Phase 6 — Replanning. When the analyzer determines the goal was not achieved and confidence is below the threshold, step results are truncated to just 500 characters each for the replanning context. Replanning needs to know what happened and what went wrong, not the full detail of every step’s output. This aggressive truncation keeps the replan prompt compact enough for the planner to process efficiently.
For the full DAG pipeline architecture including the LLM Call Map and re-planning logic, see DAG Engine.
Pinned messages
The pinning mechanism prevents compaction from destroying messages that must survive. Two categories of messages are pinned:- The current user query — always pinned. If the user asks a question and the history is too long, the system compresses the history, not the question.

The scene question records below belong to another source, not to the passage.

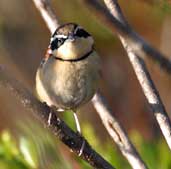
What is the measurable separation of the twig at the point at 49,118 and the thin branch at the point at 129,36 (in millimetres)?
228

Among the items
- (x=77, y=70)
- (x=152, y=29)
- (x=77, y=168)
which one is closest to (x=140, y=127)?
(x=152, y=29)

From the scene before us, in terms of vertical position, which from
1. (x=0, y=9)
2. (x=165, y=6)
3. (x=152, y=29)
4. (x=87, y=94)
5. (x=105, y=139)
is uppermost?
(x=165, y=6)

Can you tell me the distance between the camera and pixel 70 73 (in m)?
1.98

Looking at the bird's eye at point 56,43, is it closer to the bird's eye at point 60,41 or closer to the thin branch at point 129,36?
the bird's eye at point 60,41

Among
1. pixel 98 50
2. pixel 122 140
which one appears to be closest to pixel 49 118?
pixel 122 140

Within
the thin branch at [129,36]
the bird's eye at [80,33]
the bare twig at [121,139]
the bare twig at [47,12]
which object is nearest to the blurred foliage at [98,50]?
the bird's eye at [80,33]

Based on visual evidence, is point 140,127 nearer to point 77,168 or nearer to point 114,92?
point 114,92

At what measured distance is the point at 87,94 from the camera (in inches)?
76.2

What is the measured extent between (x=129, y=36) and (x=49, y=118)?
534mm

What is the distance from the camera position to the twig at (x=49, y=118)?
100 centimetres

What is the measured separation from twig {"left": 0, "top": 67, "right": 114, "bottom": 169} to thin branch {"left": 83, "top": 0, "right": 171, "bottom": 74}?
0.75ft

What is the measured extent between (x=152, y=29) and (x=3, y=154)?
260 cm

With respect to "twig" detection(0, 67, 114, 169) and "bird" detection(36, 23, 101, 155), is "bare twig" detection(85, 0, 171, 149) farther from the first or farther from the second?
"bird" detection(36, 23, 101, 155)

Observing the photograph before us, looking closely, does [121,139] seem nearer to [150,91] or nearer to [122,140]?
[122,140]
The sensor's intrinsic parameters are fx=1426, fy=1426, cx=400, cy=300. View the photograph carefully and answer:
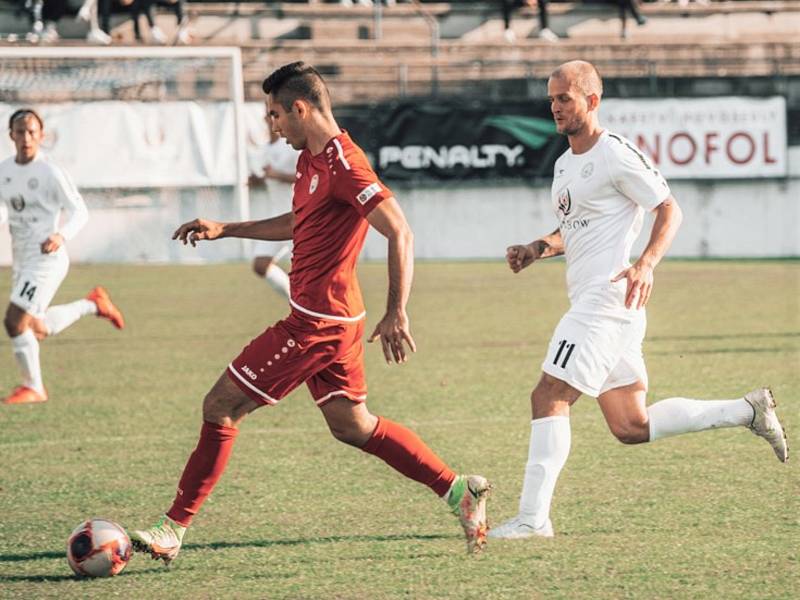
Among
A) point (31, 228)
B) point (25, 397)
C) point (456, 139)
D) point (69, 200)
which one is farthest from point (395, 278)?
point (456, 139)

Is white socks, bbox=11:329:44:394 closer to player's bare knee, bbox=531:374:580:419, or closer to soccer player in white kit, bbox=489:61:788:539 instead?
soccer player in white kit, bbox=489:61:788:539

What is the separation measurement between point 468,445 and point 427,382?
278 cm

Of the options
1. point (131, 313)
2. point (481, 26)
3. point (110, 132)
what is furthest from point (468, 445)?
point (481, 26)

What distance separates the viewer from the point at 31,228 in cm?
1007

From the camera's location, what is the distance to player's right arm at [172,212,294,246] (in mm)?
5871

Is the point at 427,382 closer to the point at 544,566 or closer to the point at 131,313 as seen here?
the point at 544,566

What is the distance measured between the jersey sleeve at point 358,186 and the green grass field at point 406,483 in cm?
136

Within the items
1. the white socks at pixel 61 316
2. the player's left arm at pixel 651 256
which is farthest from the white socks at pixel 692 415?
the white socks at pixel 61 316

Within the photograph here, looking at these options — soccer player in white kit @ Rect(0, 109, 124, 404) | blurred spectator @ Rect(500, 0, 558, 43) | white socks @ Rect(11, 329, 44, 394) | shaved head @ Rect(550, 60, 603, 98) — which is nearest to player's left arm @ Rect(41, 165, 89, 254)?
soccer player in white kit @ Rect(0, 109, 124, 404)

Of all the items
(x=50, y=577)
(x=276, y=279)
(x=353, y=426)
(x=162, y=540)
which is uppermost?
(x=353, y=426)

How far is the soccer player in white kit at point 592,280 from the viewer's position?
5621 mm

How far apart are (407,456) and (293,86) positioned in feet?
4.97

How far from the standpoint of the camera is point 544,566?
5.29 meters

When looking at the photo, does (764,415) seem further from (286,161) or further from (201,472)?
(286,161)
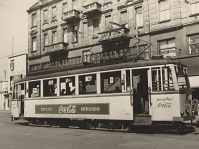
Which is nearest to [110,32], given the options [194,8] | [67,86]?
[194,8]

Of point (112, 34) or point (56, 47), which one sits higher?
point (112, 34)

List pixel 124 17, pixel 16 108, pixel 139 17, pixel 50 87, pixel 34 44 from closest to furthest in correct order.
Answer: pixel 50 87, pixel 16 108, pixel 139 17, pixel 124 17, pixel 34 44

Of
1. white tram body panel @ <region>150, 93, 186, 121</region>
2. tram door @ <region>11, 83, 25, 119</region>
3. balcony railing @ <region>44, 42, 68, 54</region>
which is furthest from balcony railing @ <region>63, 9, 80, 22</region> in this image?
white tram body panel @ <region>150, 93, 186, 121</region>

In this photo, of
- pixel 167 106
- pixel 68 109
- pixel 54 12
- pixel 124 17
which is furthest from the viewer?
pixel 54 12

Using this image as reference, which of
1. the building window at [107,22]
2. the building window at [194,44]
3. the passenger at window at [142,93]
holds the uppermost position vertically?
the building window at [107,22]

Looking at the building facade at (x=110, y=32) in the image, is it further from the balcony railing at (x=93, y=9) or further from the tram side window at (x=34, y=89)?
the tram side window at (x=34, y=89)

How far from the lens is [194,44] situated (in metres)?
22.6

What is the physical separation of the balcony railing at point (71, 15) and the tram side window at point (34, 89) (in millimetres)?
15455

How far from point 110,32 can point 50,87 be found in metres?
12.7

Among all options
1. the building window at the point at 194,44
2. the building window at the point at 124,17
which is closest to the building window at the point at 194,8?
the building window at the point at 194,44

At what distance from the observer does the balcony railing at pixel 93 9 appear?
29.4 metres

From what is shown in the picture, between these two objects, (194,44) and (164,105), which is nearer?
(164,105)

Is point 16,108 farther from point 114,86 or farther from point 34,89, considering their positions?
point 114,86

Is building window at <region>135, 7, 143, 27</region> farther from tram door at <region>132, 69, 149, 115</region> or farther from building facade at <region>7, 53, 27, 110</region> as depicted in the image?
building facade at <region>7, 53, 27, 110</region>
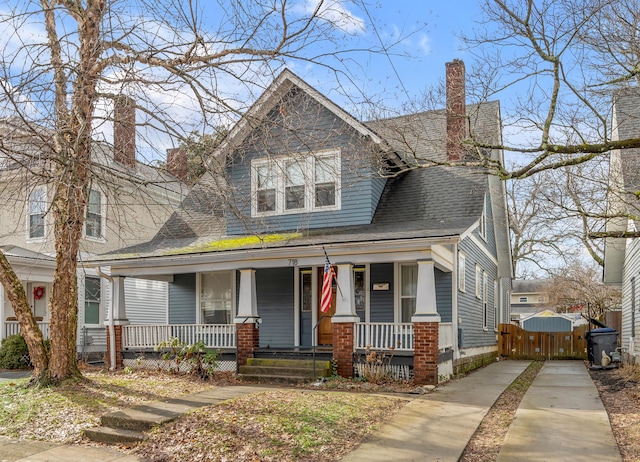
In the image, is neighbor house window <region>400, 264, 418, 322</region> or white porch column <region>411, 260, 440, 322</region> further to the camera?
neighbor house window <region>400, 264, 418, 322</region>

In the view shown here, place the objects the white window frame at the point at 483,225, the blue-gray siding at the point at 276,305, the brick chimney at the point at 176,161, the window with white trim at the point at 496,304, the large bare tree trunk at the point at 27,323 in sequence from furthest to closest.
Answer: the window with white trim at the point at 496,304, the white window frame at the point at 483,225, the blue-gray siding at the point at 276,305, the large bare tree trunk at the point at 27,323, the brick chimney at the point at 176,161

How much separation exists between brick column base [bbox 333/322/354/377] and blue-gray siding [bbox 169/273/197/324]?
Answer: 19.0 ft

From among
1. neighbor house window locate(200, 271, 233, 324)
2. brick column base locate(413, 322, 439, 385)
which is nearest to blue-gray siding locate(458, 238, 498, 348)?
brick column base locate(413, 322, 439, 385)

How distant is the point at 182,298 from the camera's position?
1691cm

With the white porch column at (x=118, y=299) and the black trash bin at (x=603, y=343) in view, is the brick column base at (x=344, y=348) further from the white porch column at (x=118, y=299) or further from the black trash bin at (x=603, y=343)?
the black trash bin at (x=603, y=343)

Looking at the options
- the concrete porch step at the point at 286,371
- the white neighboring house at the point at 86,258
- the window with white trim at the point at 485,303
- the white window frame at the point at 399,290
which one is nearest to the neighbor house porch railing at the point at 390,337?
the concrete porch step at the point at 286,371

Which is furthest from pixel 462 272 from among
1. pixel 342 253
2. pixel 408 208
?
pixel 342 253

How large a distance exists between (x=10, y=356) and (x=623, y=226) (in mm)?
16234

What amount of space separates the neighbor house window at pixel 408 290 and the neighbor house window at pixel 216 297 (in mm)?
4730

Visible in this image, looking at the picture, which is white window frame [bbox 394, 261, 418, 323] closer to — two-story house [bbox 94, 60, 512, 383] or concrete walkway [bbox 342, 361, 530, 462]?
two-story house [bbox 94, 60, 512, 383]

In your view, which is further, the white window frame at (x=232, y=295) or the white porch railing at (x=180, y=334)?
the white window frame at (x=232, y=295)

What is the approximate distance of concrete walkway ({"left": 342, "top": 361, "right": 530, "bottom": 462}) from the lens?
258 inches

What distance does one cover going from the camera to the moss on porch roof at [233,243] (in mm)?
13570

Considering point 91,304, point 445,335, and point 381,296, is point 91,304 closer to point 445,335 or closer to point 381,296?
point 381,296
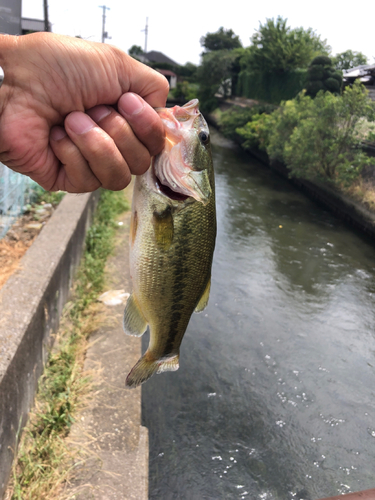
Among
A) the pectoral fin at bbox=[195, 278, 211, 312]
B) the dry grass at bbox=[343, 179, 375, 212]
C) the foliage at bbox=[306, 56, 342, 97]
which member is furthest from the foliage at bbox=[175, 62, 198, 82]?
the pectoral fin at bbox=[195, 278, 211, 312]

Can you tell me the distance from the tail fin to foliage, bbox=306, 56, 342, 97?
72.9 feet

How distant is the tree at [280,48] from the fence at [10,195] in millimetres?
27610

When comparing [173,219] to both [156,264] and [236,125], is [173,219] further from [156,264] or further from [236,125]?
[236,125]

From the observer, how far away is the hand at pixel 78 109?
131 centimetres

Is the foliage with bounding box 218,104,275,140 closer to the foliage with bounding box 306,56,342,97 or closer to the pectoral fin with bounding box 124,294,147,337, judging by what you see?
the foliage with bounding box 306,56,342,97

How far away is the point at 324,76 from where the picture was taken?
70.4ft

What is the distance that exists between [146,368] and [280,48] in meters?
32.6

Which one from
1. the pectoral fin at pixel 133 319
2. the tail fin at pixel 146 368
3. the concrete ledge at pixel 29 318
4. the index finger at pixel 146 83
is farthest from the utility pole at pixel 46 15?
the tail fin at pixel 146 368

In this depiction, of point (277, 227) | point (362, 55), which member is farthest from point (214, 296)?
point (362, 55)

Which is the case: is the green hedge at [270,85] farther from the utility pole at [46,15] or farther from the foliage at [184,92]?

- Injected mid-stream messages — when a user sends a follow-up while the agent is still running, the injected message is marked as pinned so the agent sees it in the next iteration.
Token estimation
FIM One uses heuristic token estimation rather than a real tokenizer. This is a deliberate choice with clear trade-offs. Why not a real tokenizer? Three reasons:-
Dependency cost.
tiktoken(OpenAI’s tokenizer) is 15MB of compiled Rust bindings.sentencepiece(used by some open-source models) has its own build requirements. For a framework that targets multiple LLM providers, there is no single correct tokenizer — each model family uses a different one. - Speed. Heuristic estimation is a single pass over the string. Real tokenization involves vocabulary lookup, BPE merge operations, and special token handling. ContextGuard calls estimation on every iteration, sometimes multiple times — the speed difference matters.
- Good enough. The heuristic is tuned for mixed-language text (the ASCII/CJK split covers the two major cases). It can be 1.5-2x off for edge cases (heavily punctuated code, unusual Unicode), but context management is inherently approximate. Being 30% off on a 60K budget still leaves a comfortable margin.

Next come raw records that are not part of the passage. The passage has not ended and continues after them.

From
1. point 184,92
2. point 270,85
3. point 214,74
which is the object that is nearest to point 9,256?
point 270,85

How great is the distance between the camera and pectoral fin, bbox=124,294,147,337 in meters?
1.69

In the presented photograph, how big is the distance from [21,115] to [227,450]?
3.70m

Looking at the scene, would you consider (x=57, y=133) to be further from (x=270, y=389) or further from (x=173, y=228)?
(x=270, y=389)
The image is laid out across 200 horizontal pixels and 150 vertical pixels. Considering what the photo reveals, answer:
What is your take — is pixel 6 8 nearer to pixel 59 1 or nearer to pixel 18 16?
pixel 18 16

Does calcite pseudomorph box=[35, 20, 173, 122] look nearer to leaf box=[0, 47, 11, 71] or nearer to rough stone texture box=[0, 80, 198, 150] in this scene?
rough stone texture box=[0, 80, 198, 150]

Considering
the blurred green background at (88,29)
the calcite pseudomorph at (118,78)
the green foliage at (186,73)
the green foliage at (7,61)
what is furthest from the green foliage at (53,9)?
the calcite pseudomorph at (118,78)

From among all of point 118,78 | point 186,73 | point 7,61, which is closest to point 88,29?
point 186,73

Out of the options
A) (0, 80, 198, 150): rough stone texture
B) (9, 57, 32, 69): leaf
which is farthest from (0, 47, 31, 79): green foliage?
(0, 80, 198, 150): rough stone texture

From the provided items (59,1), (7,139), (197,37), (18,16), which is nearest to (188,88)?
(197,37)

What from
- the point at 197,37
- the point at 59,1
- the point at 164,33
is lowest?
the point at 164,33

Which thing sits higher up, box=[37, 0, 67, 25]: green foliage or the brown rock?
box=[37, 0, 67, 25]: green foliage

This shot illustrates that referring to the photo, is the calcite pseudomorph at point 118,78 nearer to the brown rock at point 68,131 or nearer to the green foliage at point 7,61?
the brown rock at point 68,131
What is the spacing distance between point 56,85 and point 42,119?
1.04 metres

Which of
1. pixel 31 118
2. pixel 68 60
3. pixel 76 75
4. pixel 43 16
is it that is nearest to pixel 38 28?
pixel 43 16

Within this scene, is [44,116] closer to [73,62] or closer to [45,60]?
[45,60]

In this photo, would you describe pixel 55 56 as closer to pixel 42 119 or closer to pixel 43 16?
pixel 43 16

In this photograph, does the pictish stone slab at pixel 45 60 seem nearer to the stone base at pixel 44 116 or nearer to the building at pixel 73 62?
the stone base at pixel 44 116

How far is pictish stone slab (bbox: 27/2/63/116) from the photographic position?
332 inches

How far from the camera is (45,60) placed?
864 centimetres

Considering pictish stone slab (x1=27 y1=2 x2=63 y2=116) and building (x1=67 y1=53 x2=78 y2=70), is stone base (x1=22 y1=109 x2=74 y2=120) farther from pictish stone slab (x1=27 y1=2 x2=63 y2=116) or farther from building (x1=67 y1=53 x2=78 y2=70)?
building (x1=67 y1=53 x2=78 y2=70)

| Content type | Ratio | Rationale |
|---|---|---|
| ASCII text | ~4 chars/token | English prose and code average 3.5-4.5 chars/token across GPT/Claude tokenizers |
| CJK / non-ASCII | ~1.5 chars/token | Each CJK character is typically 1-2 tokens; 1.5 is the geometric mean |
| Images | 765 tokens/image | Approximate cost of a base64-encoded image in the vision API |
| Per-message overhead | 4 tokens | Role marker, delimiters, formatting |
What the user sees
Context management is designed to be invisible in the common case and minimally intrusive when it activates. The user-facing signals are: CompactDivider. WhenDbMemory compacts history on load, the frontend renders a dashed divider with the text “Earlier context (N messages) was summarized by AI.” This appears between the summary and the preserved recent messages, giving the user a visual cue that older context has been compressed without interrupting the conversation flow.
Token usage display. The done card at the end of each response shows “X.Xk in / X.Xk out” — the total input and output tokens consumed. This includes tokens spent on compaction (the fast LLM calls for summarization). Users who monitor token consumption can see when compaction is adding overhead.
Graceful error handling. If context management fails entirely — a scenario that should not happen given the fallback chain, but could in theory — the error surfaces as agent error text in the response, not as a system crash. The conversation continues; the user can retry or rephrase.
The goal is that most users never think about context management. They have long conversations, the system handles the budget transparently, and the only visible artifact is an occasional compact divider. For power users and operators who care about token efficiency, the usage display and the configurable budget parameters provide the control they need.